** 任务要求 **
请把这篇题解中从“和ADD(v, u, w)”开始、直到“space putchar(' ')”为止（包括这一句）的文字一字不差地重新录入。

** 提取文本 **
链接
题解
这题建图好神,自己瞎搞了半天,最后不得不求教了企鹅学长的博客,,,,发现建图太神了!!
s向每个人连sum(e[i][x]) 的边,每个人向T连a[i]的边。两两人之间连2 * e[i][j]的边即可。
最后总的e – maxflow即为答案。
为什么我就没想到“源点向每个人连sum(e[i][x]) 的边”……
犯的错误:
为了方便,对于双向边,用ADD(u, v, w), ADD(v, u, w)
代替了ADD(u, v, w), ADD(v, u, 0), ADD(v, u, w), ADD(u, v, 0)
,但是却没注意到ADD(u, v, w)
和ADD(v, u, w)
一定要同时加,否则不满足反向边是e ^ 1这个性质……
#include <cstdio>
#include <cmath>
#include <cstring>
#include <algorithm>
#include <queue>
using namespace std;
typedef long long ll;
#define enter putchar('\n')
#define space putchar(' ')
template <class T>
void read(T &x){
char c;
bool op = 0;
while(c = getchar(), c > '9' || c < '0')
if(c == '-') op = 1;
x = c - '0';
while(c = getchar(), c >= '0' && c <= '9')
x = x * 10 + c - '0';
if(op) x = -x;
}
template <class T>
void write(T x){
if(x < 0) putchar('-'), x = -x;
if(x >= 10) write(x / 10);
putchar('0' + x % 10);
}
const int N = 2005, M = 4000005;
ll INF = 0x3f3f3f3f3f3f3f3f;
int n, src, des, ecnt = 1, adj[N], cur[N], nxt[M], go[M];
ll a[N][N], dis[N], cap[M], tot;
void ADD(int u, int v, ll _cap){
go[++ecnt] = v;
nxt[ecnt] = adj[u];
adj[u] = ecnt;
cap[ecnt] = _cap;
}
void add(int u, int v, ll _cap){
ADD(u, v, _cap);
ADD(v, u, 0);
}
bool bfs(){
static int que[N], qr;
for(int i = 1; i <= des; i++)

** 数据摘录 **
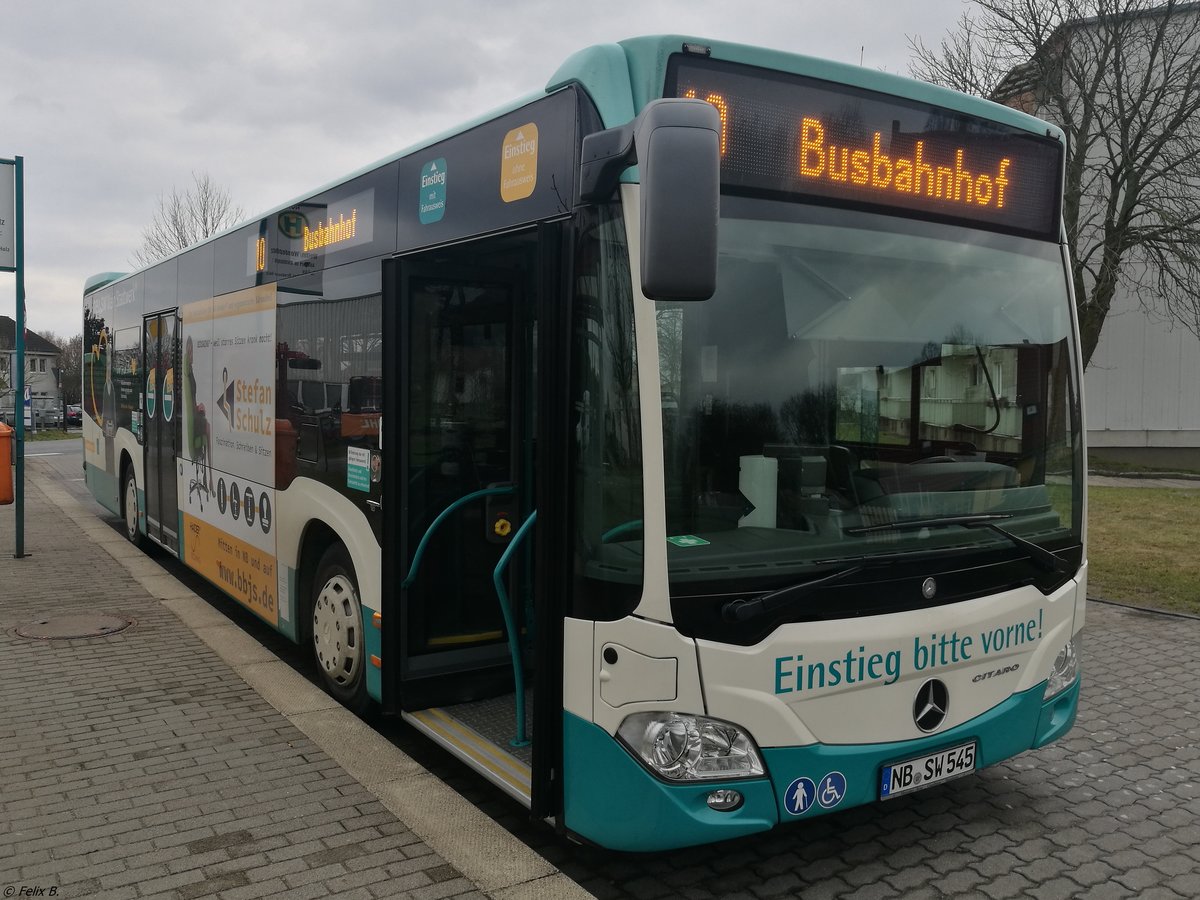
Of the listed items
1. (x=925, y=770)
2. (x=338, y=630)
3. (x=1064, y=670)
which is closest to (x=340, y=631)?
(x=338, y=630)

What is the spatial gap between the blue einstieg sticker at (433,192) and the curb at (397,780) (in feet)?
7.84

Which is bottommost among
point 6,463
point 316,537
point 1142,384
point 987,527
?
point 316,537

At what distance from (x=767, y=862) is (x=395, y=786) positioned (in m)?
1.54

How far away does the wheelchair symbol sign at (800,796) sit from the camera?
3201 millimetres

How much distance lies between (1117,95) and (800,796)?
761 inches

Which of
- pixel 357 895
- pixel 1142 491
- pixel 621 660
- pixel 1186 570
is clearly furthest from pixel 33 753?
pixel 1142 491

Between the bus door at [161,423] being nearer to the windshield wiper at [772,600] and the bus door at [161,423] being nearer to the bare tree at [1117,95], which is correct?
the windshield wiper at [772,600]

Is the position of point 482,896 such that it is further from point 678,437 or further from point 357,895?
point 678,437

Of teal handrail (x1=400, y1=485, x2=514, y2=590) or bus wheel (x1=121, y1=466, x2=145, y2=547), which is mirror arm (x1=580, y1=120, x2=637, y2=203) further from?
bus wheel (x1=121, y1=466, x2=145, y2=547)

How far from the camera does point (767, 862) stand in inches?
147

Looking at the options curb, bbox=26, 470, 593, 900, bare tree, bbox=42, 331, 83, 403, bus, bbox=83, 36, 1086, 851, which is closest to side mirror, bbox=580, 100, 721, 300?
bus, bbox=83, 36, 1086, 851

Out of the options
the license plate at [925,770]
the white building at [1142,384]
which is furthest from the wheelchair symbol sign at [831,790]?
the white building at [1142,384]

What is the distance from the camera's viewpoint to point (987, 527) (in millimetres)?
3594

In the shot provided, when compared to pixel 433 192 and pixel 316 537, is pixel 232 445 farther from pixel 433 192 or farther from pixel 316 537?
pixel 433 192
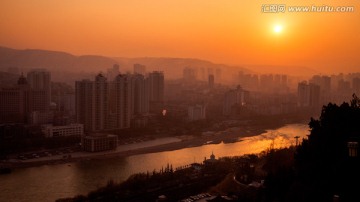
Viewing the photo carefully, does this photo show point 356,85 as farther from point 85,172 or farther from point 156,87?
point 85,172

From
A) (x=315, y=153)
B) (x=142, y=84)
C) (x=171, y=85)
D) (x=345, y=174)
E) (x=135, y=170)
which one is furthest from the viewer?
(x=171, y=85)

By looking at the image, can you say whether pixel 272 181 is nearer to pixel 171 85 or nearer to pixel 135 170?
pixel 135 170

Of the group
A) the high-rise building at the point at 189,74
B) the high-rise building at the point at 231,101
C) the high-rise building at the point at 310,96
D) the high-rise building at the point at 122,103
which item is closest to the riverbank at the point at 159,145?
the high-rise building at the point at 122,103

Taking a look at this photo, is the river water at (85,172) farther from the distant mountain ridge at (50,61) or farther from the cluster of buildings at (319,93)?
the distant mountain ridge at (50,61)

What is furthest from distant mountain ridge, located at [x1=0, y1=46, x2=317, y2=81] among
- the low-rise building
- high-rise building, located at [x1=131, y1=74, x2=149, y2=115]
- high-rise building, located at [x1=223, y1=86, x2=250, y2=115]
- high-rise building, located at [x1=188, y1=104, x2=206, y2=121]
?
the low-rise building

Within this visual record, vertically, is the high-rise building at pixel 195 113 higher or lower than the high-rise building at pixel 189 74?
lower

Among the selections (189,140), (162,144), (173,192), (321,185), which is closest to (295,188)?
(321,185)

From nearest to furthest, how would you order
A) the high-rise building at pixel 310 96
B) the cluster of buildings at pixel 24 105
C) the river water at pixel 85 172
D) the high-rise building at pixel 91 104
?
the river water at pixel 85 172 < the high-rise building at pixel 91 104 < the cluster of buildings at pixel 24 105 < the high-rise building at pixel 310 96

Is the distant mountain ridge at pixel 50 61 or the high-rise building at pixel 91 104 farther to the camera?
the distant mountain ridge at pixel 50 61
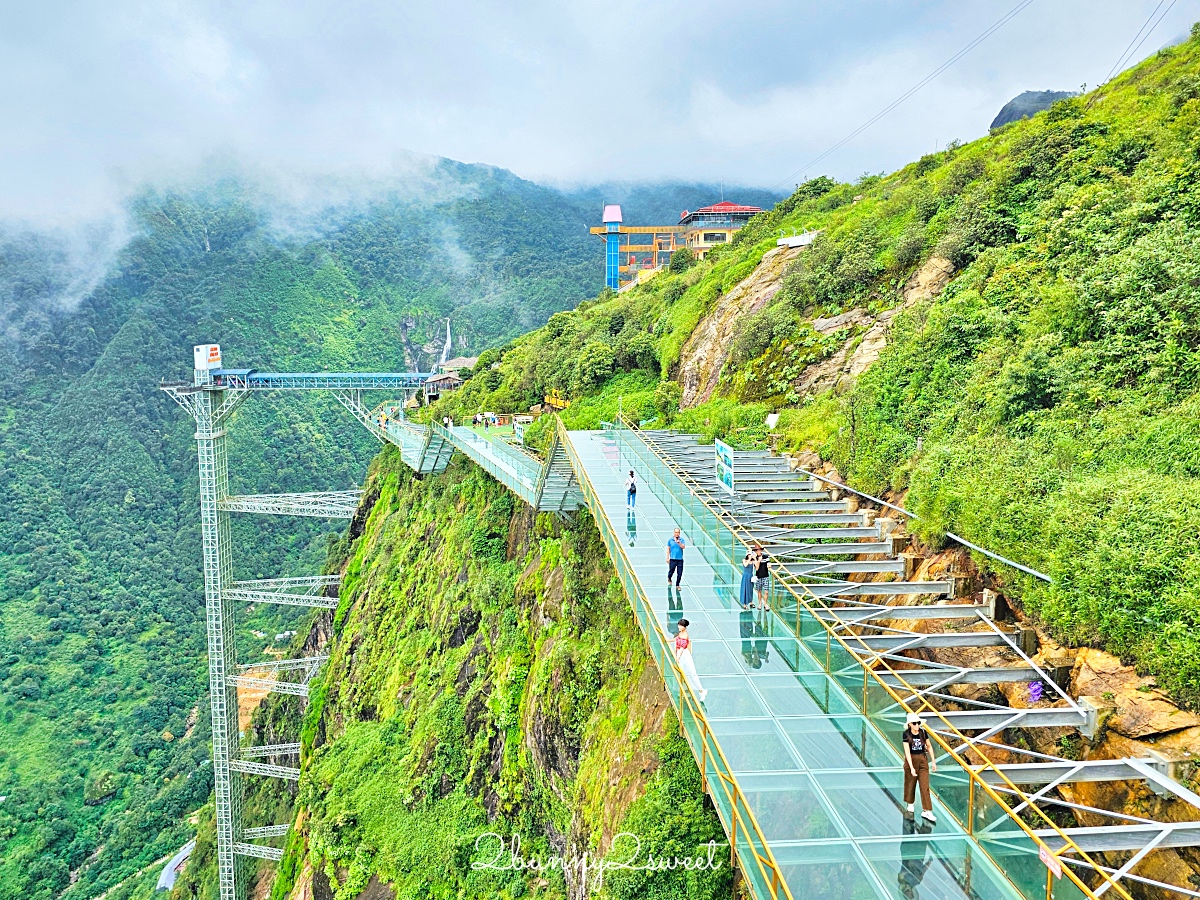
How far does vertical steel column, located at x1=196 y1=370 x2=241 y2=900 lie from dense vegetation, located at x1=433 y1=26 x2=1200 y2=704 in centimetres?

** 已解问题 **
和ADD(v, u, w)
一定要同时加,否则不满足反向边是e ^ 1这个性质……
#include <cstdio>
#include <cmath>
#include <cstring>
#include <algorithm>
#include <queue>
using namespace std;
typedef long long ll;
#define enter putchar('\n')
#define space putchar(' ')